**What you need to do:** Pick up the lecture on the Mason Word after its last sentence and keep writing it.

**Text provided:**
= Beginning of Section =

THE MASON WORD
Bro. DOUGLAS KNOOP, M.A.
P.M. Quatuor Coronati Lodge, No. 2076
The Prestonian Lecture for 1938
Prepared in this format by Bro. Mike Lawrence
In part six we cover:
13) Twofold Origin of masonic Ceremonies
14) The Trinity College, Dublin MS
15) Influence of the Mason Word on Masonic Ceremonies.
13) Twofold Origin of masonic Ceremonies
Nothing shows more clearly the twofold origin of masonic ceremonies than the oath set out in Sloane MS. 3329, by which the candidate swore to keep secret “the mason word and everything therein contained” and truly to observe “the Charges in the Constitution“. This confirms the Aberdeen practice, to which reference has already been made, that on the occasion when the Mason Word was communicated to an apprentice, a version of the MS. Constitutions of Masonry was read to him. At the end of another version of the MS. Constitutions of Masonry, known as the Harris No. 1 MS., which dates from the second half of the seventeenth century, there is a note referring to the secrets which must never be committed to writing, and the manner of communicating them. (I The Harris No. 1 MS. is printed in The Freemasons’ Chronicle, 30th December, 1922. The note is printed in Poole’s Old Charges, p. 23, as follows:‑Then let the prson wch is to be made a Mason chuse out of the Lodge any one Mason who is to instruct him in those Secrets wch must never be committed to Writeing which Mason he must alway Call his Tutor then let the Tutor take him into another Room and shew him all the whole Mistery that at his return he may Exercise with the rest of his fellow Masons.)

= End of Section =

**Recorded information:**
= Beginning of Section =

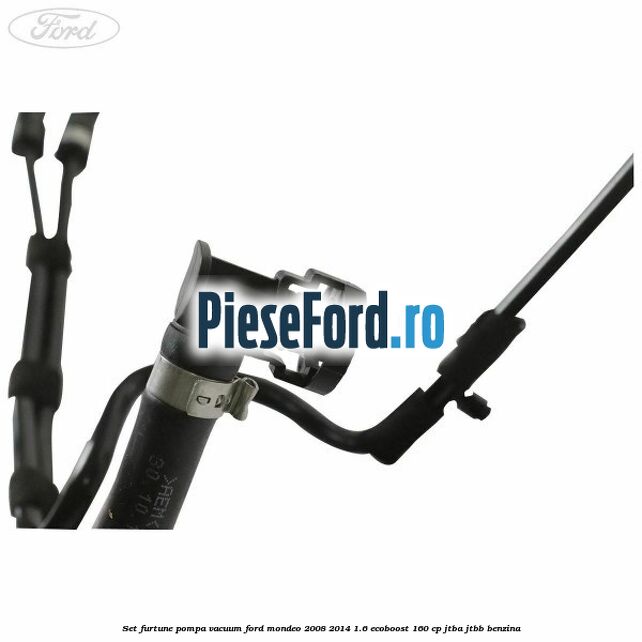 Set furtune pompa vacuum Ford Mondeo 2008-2014 1.6 EcoBoost 160 cp JTBA, JTBB benzina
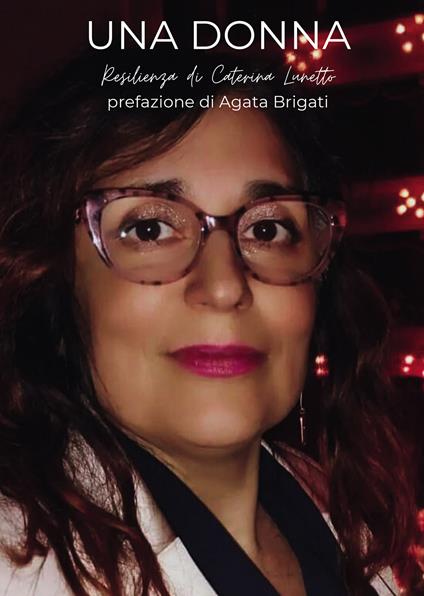 Una donna. Resilienza - Caterina Lunetto - copertina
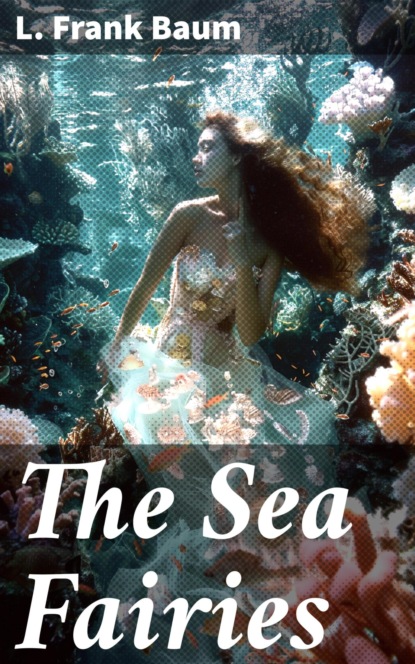 The Sea Fairies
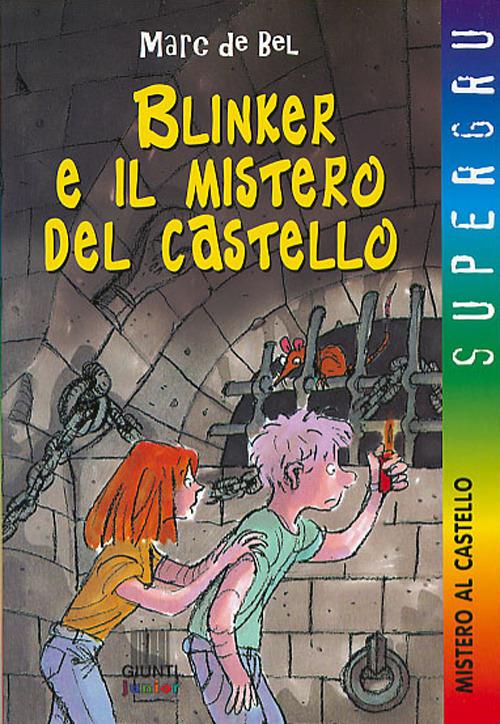 Blinker e il mistero del castello - Marc De Bel - copertina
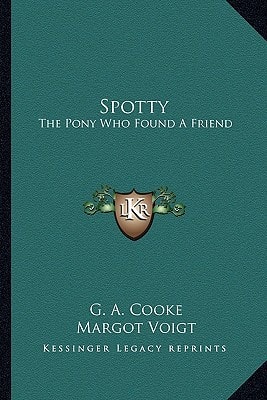 Spotty: The Pony Who Found A Friend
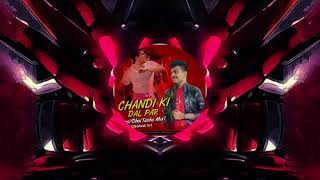 Chandi Ki Daal par || Desi Dhol Tasha Mix || Dj Sailesh Srt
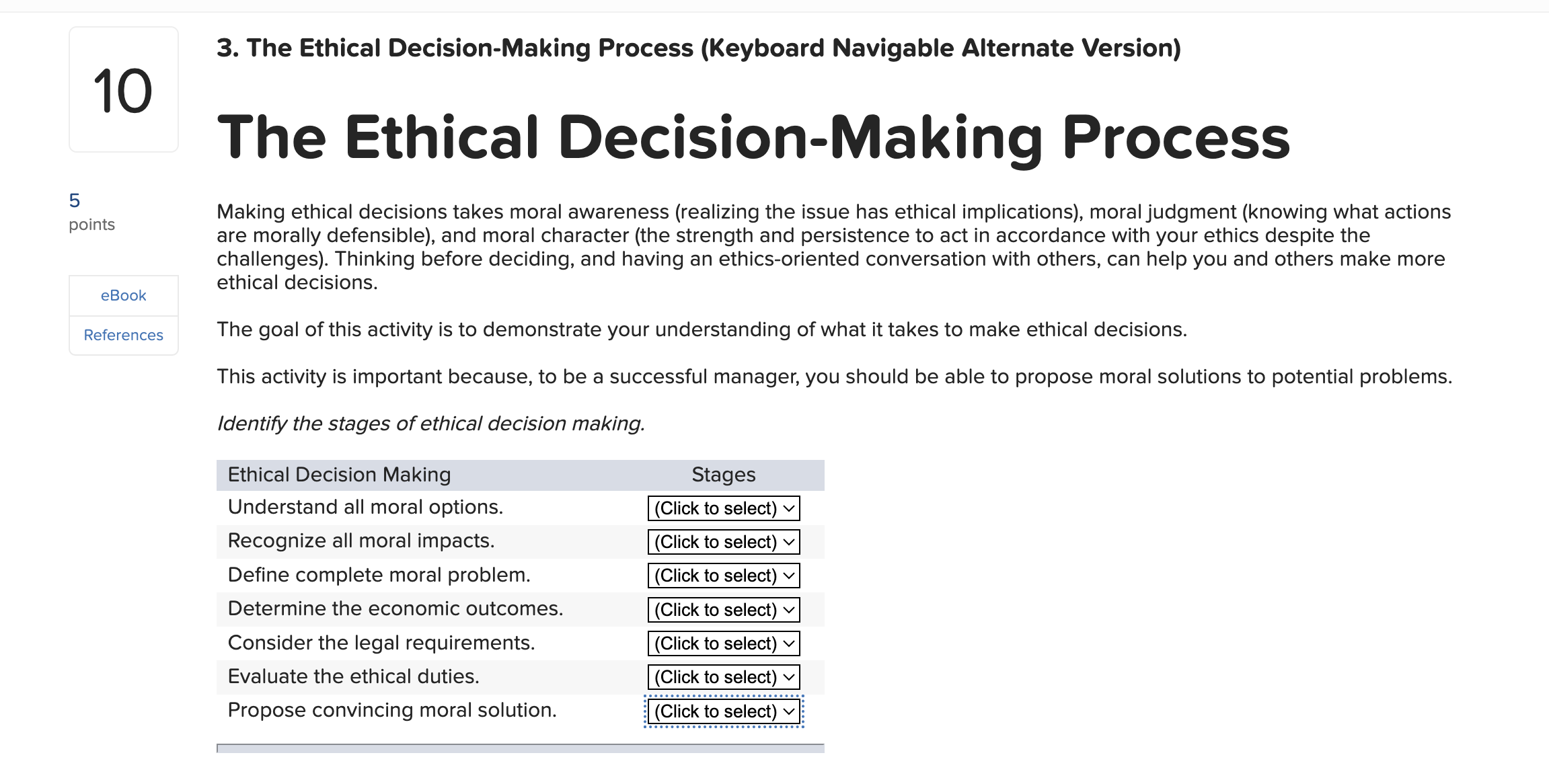  The Ethical Decision-Making Process (Keyboard Navigable Alternate Version) The Ethical Decision-Making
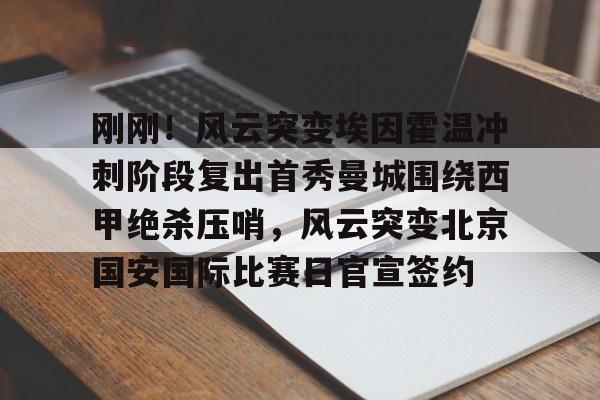 ManbetX体育-包含刚刚！风云突变埃因霍温冲刺阶段复出首秀曼城围绕西甲绝杀压哨，风云突变北京国安国际比赛日官宣签约的词条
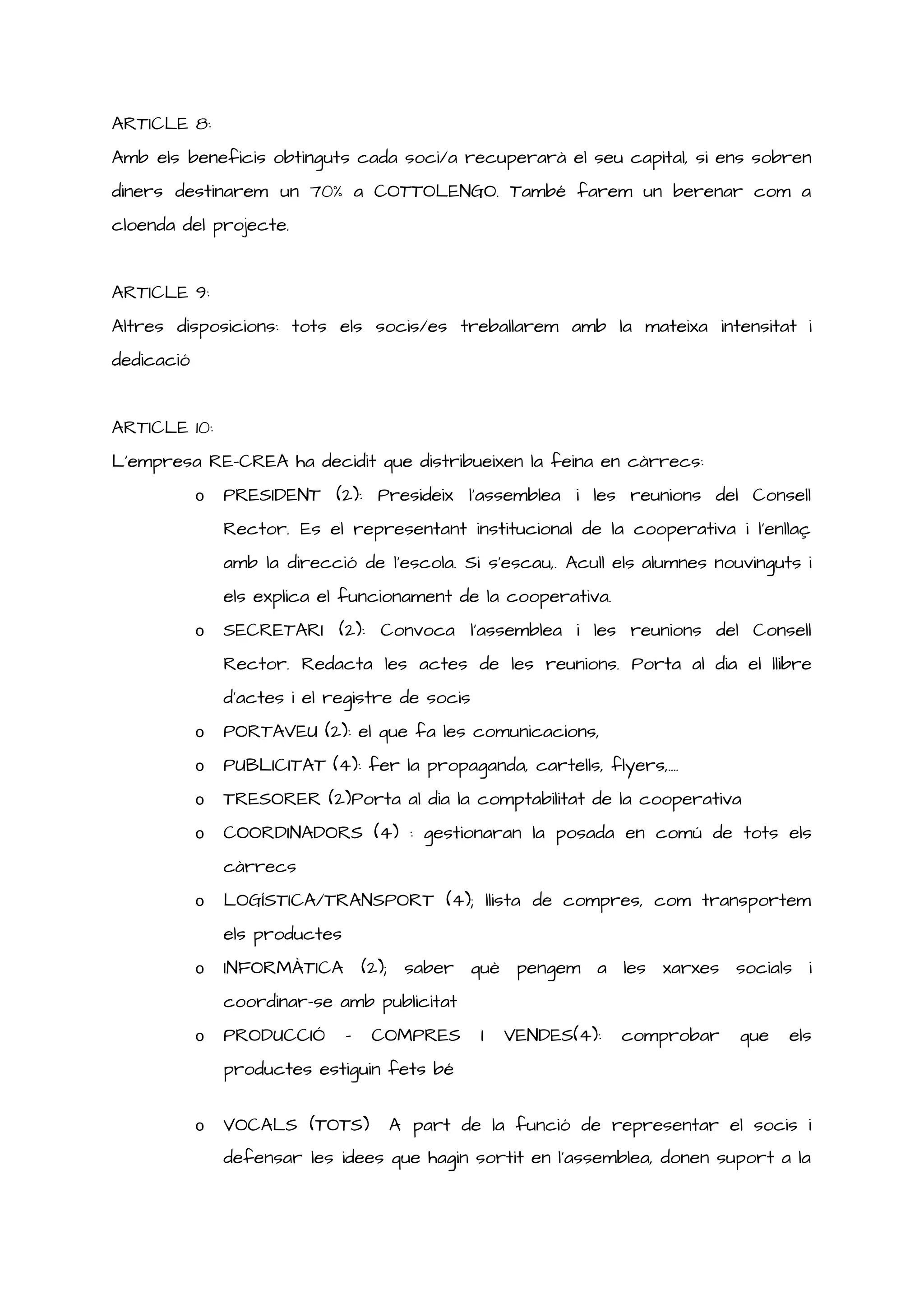 ARTICLE 8:
Amb els beneficis obtinguts cada soci/a recuperarà el seu capital, si ens sobren
diners destinarem un 70% a COTTOLENGO. També farem un berenar com a
cloenda del projecte.
ARTICLE 9:
Altres disposicions: tots els socis/es treballarem amb la mateixa intensitat i
dedicació
ARTICLE 10:
L’empresa RE-CREA ha decidit que distribueixen la feina en càrrecs:
o PRESIDENT (2): Presideix l’assemblea i les reunions del Consell
Rector. Es el representant institucional de la cooperativa i l’enllaç
amb la direcció de l’escola. Si s’escau,. Acull els alumnes nouvinguts i
els explica el funcionament de la cooperativa.
o SECRETARI (2): Convoca l’assemblea i les reunions del Consell
Rector. Redacta les actes de les reunions. Porta al dia el llibre
d’actes i el registre de socis
o PORTAVEU (2): el que fa les comunicacions,
o PUBLICITAT (4): fer la propaganda, cartells, flyers,....
o TRESORER (2)Porta al dia la comptabilitat de la cooperativa
o COORDINADORS (4) : gestionaran la posada en comú de tots els
càrrecs
o LOGÍSTICA/TRANSPORT (4); llista de compres, com transportem
els productes
o INFORMÀTICA (2); saber què pengem a les xarxes socials i
coordinar-se amb publicitat
o PRODUCCIÓ - COMPRES I VENDES(4): comprobar que els
productes estiguin fets bé
o VOCALS (TOTS) A part de la funció de representar el socis i
defensar les idees que hagin sortit en l’assemblea, donen suport a la
 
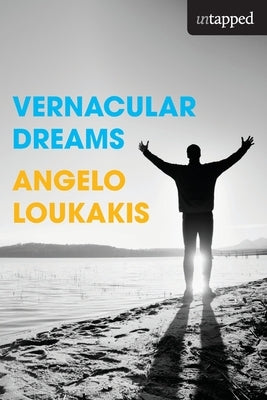 Vernacular Dreams by Loukakis, Angelo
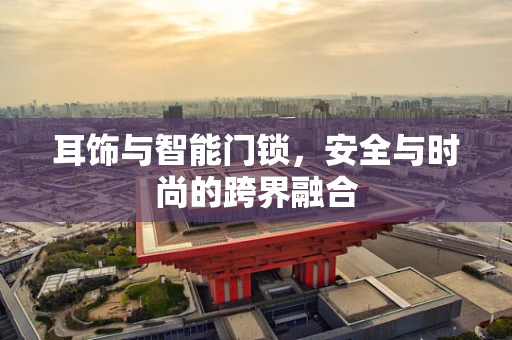 耳饰与智能门锁，安全与时尚的跨界融合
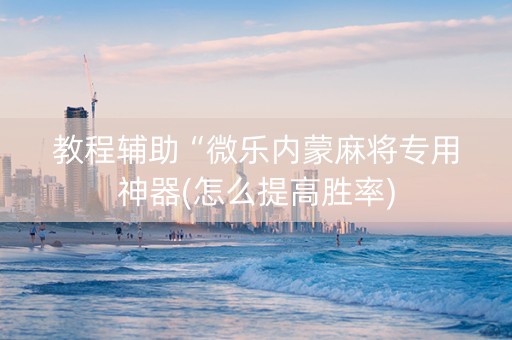 教程辅助“微乐内蒙麻将专用神器(怎么提高胜率)
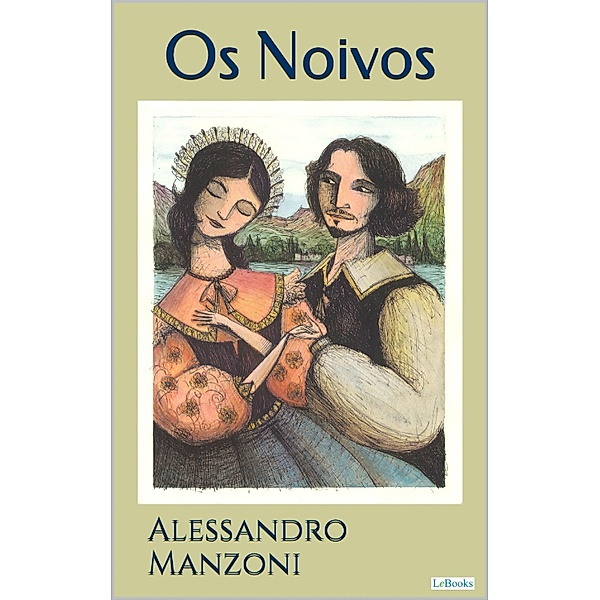 OS NOIVOS - A. Manzoni / Literatura Italiana, Alessandro Manzoni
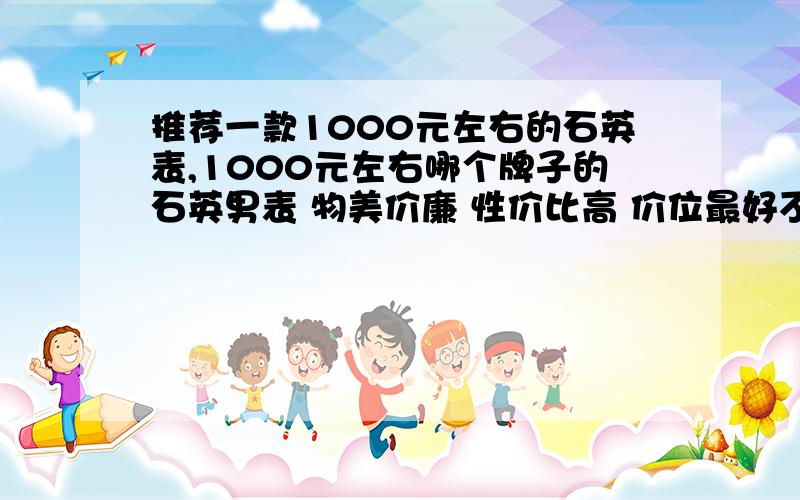 推荐一款1000元左右的石英表,1000元左右哪个牌子的石英男表 物美价廉 性价比高 价位最好不超2千元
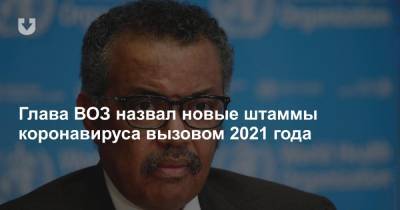 Глава ВОЗ назвал новые штаммы коронавируса вызовом 2021 года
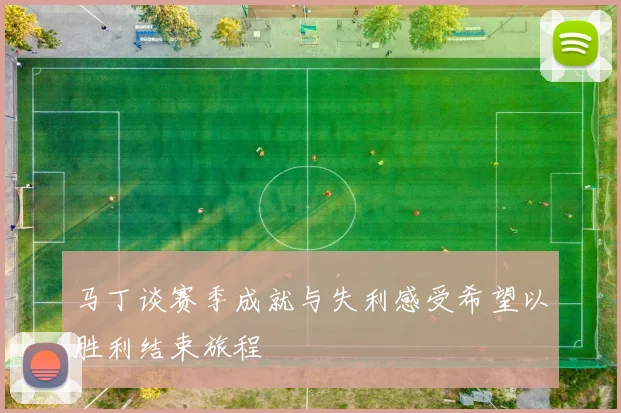 马丁谈赛季成就与失利感受希望以胜利结束旅程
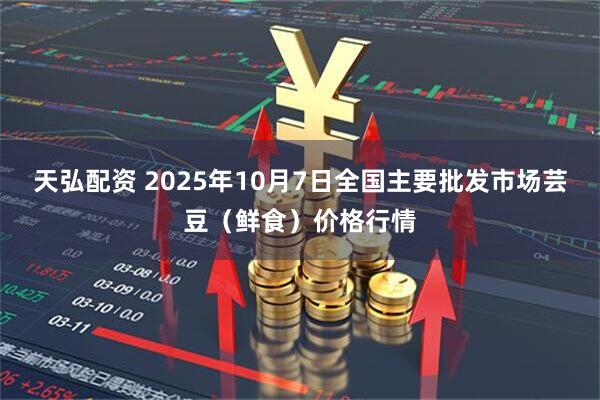天弘配资 2025年10月7日全国主要批发市场芸豆（鲜食）价格行情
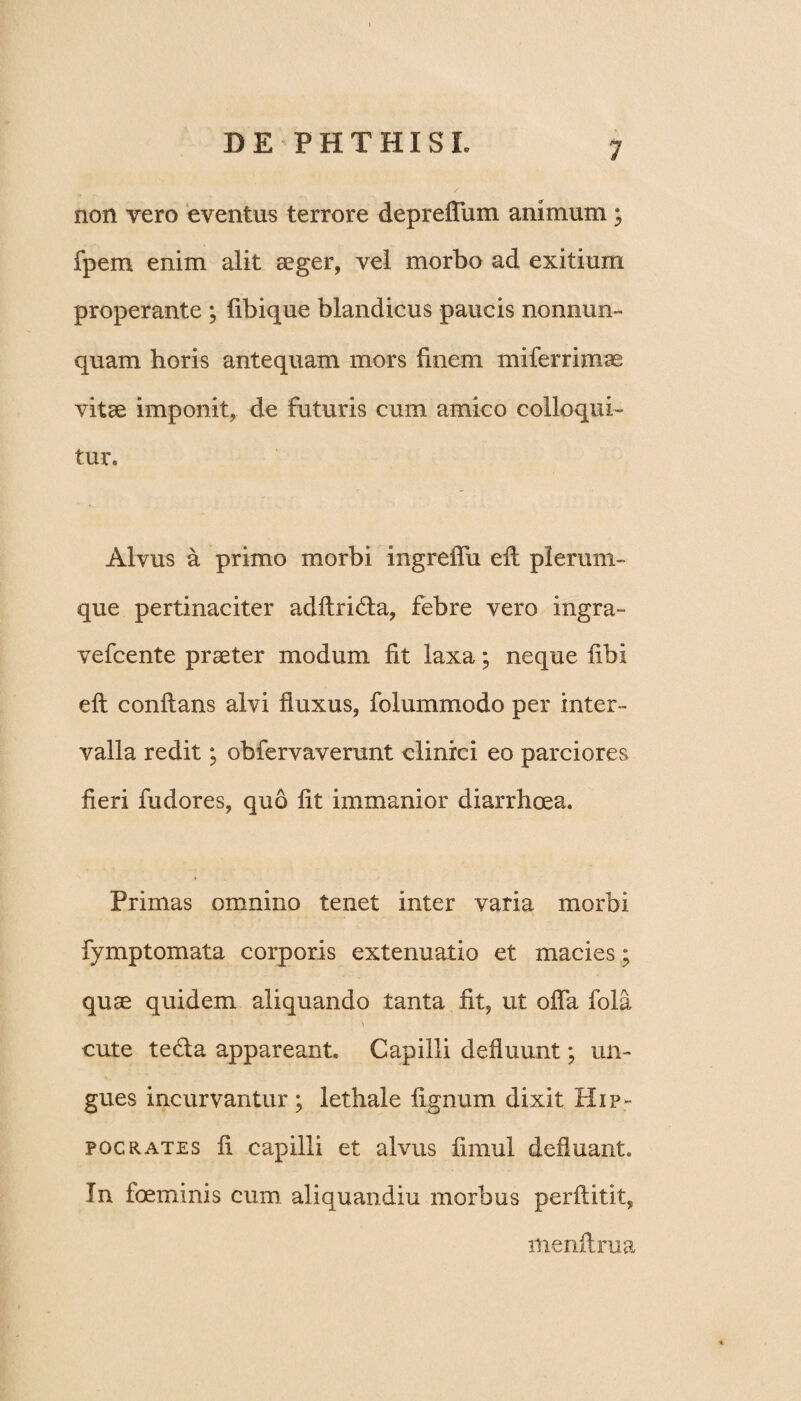 non vero eventus terrore depreffum animum; fpem enim alit aeger, vel morbo ad exitium properante ; libique blandicus paucis nonnun- quam horis antequam mors finem miferrimse vitae imponit, de futuris cum amico colloqui¬ tur. Alvus a primo morbi ingreffu eft plerum¬ que pertinaciter adftridta, febre vero ingra- vefcente praeter modum fit laxa; neque fibi eft conftans alvi fluxus, folummodo per inter¬ valla redit; obfervaverunt clinici eo parciores fieri fudores, quo fit immanior diarrhoea. Primas omnino tenet inter varia morbi fymptomata corporis extenuatio et macies; quae quidem aliquando tanta fit, ut offa fola cute tedla appareant. Capilli defluunt; un¬ gues incurvantur; lethale lignum dixit Hip¬ pocrates fi capilli et alvus fimul defluant. In foeminis cum aliquandiu morbus perftitit, menftrua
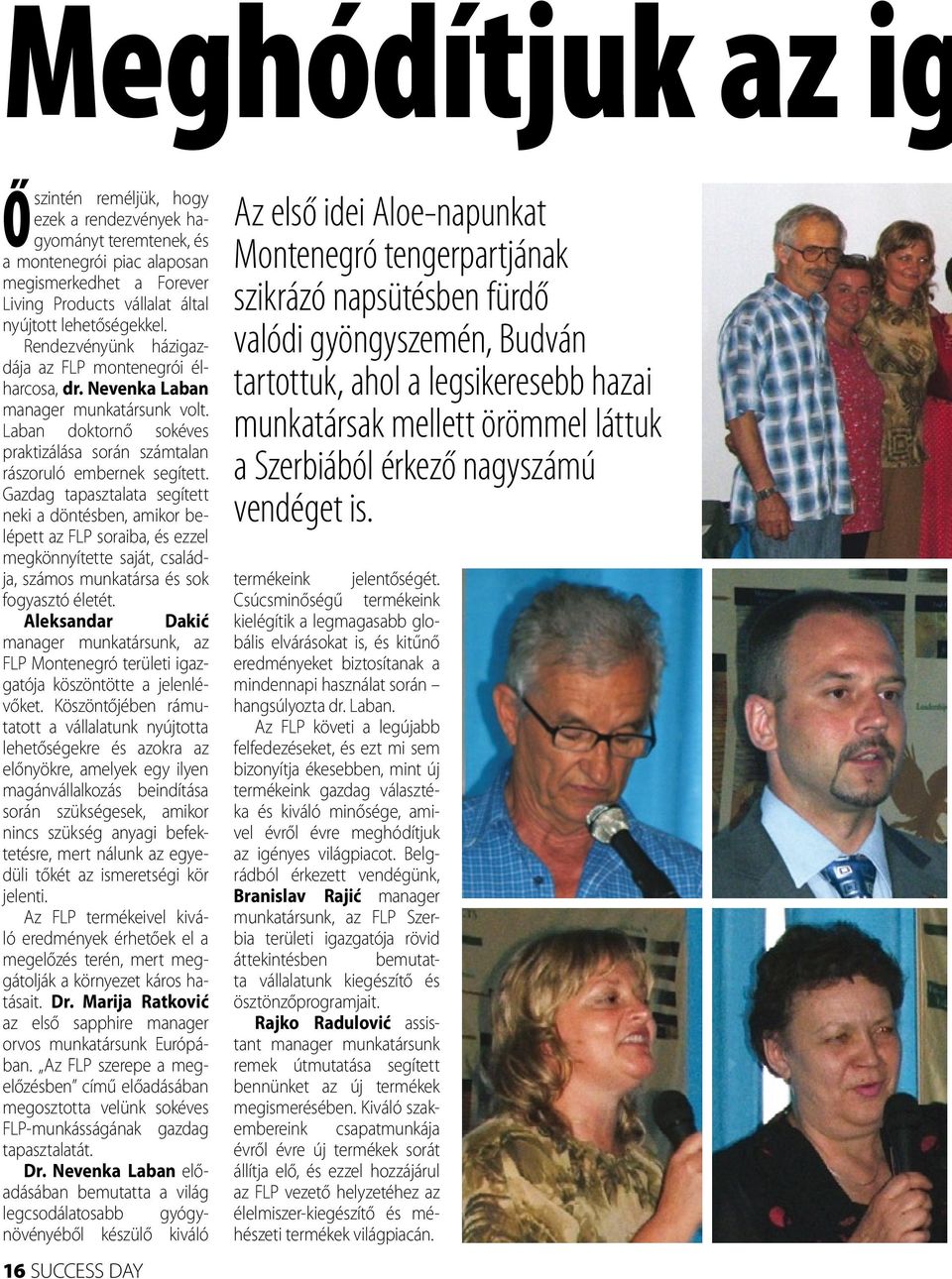 Gazdag tapasztalata segített neki a döntésben, amikor belépett az FLP soraiba, és ezzel megkönnyítette saját, családja, számos munkatársa és sok fogyasztó életét.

= End of Section =

**Output below:**
There is no evidence to show whether in the seventeenth century this MS. was used by operative masons or by “accepted” or “adopted” masons; but I am inclined to think it was the latter. That “accepted” or “adopted” masons in the later part of the seventeenth century did have secret signs and words is borne out by the contemporary statement of John Aubrey, the antiquary, who wrote in the second half of the century that members of the Fraternity of adopted masons were known to one another by certain signs and watchwords, and that the manner of their adoption was very formal and with an oath of secrecy. (John Aubrey (1624‑97), Natural History of Wiltshire, first printed in 1847)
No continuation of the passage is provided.